** Text shown **
Abstract:
The study investigated the effect of incorporating whole chia seeds (WCS) and defatted chia
seed flour (DCF) into whole maize meal for ugali preparation. Both were incorporated at substitution
levels of 3%, 6%, and 9% separately, and the resulting treatments subjected to laboratory analysis.
In addition, ugali samples were prepared from all the resulting flour formulations and subjected
to consumer acceptability assessment. Incorporation of both DCF and WCS resulted in increased
water absorption capacity (ranging from 0.78 to 0.98 g/mL), swelling index (ranging from 0.15 to
3.25 mL/g), and swelling capacity (ranging from 2.46 to 5.74 g/g). WCS decreased the bulk density
and oil absorption capacity. DCF, however, resulted in an increase in bulk density and oil absorption
capacity. Both DCF and WCS lowered the lightness (L*) of the products. Proximate composition
ranged from 4.78 to 7.46% for crude fat, 7.22% to 9.16% for crude protein, and 1.74 to 4.27% for crude
fiber. The obtained results show the potential of chia seeds as a good fortificant of maize flour since it
resulted in nutritionally superior products (crude ash, crude protein, crude fat, and energy value)
when compared to control. The freshly prepared ugali samples were generally acceptable to the
panelists up to 9% WCS and 6% DCF substitution levels.

** Task to complete **
Answer from the chia seed abstract:
(a) At which substitution levels were whole chia seeds and defatted chia seed flour added to the maize meal?
(b) How did whole chia seeds affect bulk density and oil absorption capacity?
(c) Up to which substitution levels did the panelists generally accept the freshly prepared ugali?
Rely on the abstract alone for these answers.

Spatial grounding data
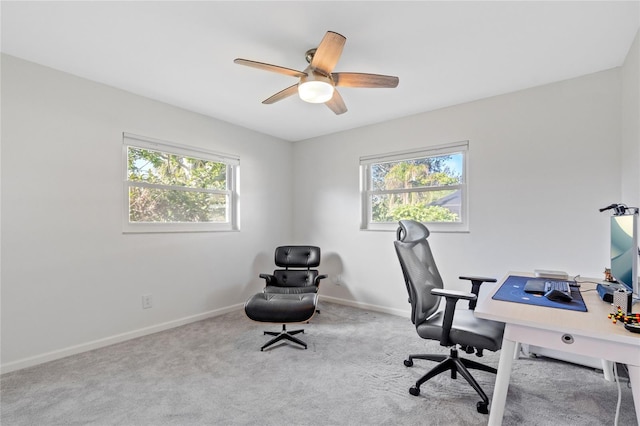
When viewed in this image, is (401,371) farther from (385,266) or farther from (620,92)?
(620,92)

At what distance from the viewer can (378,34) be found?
1992 mm

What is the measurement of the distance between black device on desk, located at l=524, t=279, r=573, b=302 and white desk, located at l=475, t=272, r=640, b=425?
0.34ft

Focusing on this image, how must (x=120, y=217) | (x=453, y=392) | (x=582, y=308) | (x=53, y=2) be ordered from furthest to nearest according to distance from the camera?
(x=120, y=217), (x=453, y=392), (x=53, y=2), (x=582, y=308)

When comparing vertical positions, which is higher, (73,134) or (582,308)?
(73,134)

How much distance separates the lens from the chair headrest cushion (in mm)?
3707

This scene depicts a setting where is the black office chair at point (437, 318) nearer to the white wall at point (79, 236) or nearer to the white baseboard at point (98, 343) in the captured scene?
the white baseboard at point (98, 343)

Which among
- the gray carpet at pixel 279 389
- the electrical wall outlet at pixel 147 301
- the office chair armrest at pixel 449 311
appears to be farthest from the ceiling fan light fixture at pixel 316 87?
the electrical wall outlet at pixel 147 301

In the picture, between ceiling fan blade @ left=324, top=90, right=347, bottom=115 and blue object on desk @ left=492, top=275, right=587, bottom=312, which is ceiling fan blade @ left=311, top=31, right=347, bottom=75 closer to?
ceiling fan blade @ left=324, top=90, right=347, bottom=115

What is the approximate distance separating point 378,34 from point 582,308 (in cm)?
194

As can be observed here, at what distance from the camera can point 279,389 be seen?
6.56 ft

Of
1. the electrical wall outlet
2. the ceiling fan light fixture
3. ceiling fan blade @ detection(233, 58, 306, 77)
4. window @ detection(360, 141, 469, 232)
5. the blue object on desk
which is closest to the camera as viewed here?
the blue object on desk

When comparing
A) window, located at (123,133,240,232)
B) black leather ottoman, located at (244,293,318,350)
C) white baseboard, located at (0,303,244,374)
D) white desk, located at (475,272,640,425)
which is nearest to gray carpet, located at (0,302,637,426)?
white baseboard, located at (0,303,244,374)

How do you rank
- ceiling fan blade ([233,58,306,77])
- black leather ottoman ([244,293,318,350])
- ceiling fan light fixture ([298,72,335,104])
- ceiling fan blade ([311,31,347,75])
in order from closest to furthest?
ceiling fan blade ([311,31,347,75]) < ceiling fan blade ([233,58,306,77]) < ceiling fan light fixture ([298,72,335,104]) < black leather ottoman ([244,293,318,350])

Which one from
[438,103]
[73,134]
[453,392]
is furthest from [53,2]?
[453,392]
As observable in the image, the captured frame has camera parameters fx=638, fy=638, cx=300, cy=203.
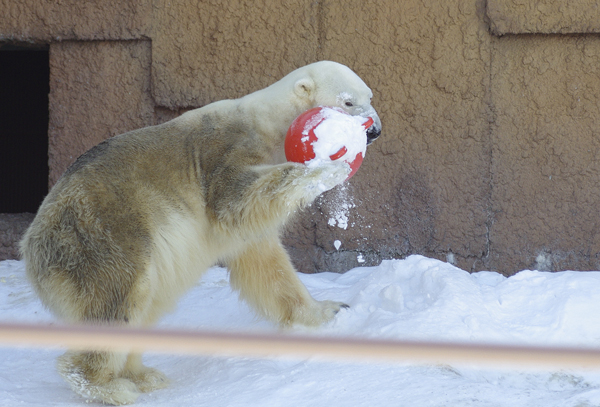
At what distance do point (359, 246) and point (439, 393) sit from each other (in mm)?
2042

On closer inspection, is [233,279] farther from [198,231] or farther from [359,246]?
[359,246]

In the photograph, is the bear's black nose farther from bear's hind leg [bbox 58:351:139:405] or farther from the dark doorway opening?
the dark doorway opening

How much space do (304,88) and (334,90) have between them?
14 cm

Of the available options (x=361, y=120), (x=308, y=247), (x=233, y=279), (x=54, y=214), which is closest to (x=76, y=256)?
(x=54, y=214)

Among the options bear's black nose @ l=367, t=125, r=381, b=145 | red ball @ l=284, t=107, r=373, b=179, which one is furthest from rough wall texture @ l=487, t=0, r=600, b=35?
red ball @ l=284, t=107, r=373, b=179

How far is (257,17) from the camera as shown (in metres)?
4.12

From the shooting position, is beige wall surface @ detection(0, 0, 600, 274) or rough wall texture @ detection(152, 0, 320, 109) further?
rough wall texture @ detection(152, 0, 320, 109)

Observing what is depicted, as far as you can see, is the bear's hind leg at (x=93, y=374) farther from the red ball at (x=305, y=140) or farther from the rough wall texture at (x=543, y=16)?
the rough wall texture at (x=543, y=16)

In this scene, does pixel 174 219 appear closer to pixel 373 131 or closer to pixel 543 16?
pixel 373 131

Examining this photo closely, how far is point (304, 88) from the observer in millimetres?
3006

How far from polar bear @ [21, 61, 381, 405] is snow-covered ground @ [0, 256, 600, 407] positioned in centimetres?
20

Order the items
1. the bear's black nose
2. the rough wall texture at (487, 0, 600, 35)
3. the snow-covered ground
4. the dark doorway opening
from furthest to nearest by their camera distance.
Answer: the dark doorway opening < the rough wall texture at (487, 0, 600, 35) < the bear's black nose < the snow-covered ground

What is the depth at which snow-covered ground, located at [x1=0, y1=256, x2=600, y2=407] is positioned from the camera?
224cm

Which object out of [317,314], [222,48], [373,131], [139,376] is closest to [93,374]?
[139,376]
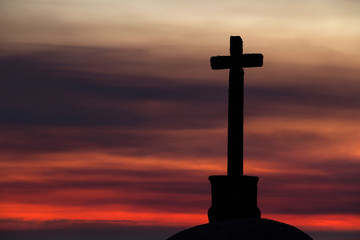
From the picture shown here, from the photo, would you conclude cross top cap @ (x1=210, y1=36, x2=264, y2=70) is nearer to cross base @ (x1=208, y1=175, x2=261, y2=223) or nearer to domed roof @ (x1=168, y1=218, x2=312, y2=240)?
cross base @ (x1=208, y1=175, x2=261, y2=223)

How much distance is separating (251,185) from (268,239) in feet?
8.24

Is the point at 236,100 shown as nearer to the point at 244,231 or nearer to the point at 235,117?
the point at 235,117

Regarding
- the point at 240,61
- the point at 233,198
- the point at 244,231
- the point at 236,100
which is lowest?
the point at 244,231

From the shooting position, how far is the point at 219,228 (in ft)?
48.5

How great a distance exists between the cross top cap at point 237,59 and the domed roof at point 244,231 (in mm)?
4092

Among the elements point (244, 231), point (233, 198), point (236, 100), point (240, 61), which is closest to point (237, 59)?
point (240, 61)

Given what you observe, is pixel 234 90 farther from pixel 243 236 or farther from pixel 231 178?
pixel 243 236

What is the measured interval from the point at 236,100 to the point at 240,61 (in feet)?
3.23

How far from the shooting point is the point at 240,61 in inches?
684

** Written answer **
(a) 3%, 6%, and 9%, each added separately.
(b) Whole chia seeds decreased both.
(c) Up to 9% for whole chia seeds and 6% for defatted chia seed flour.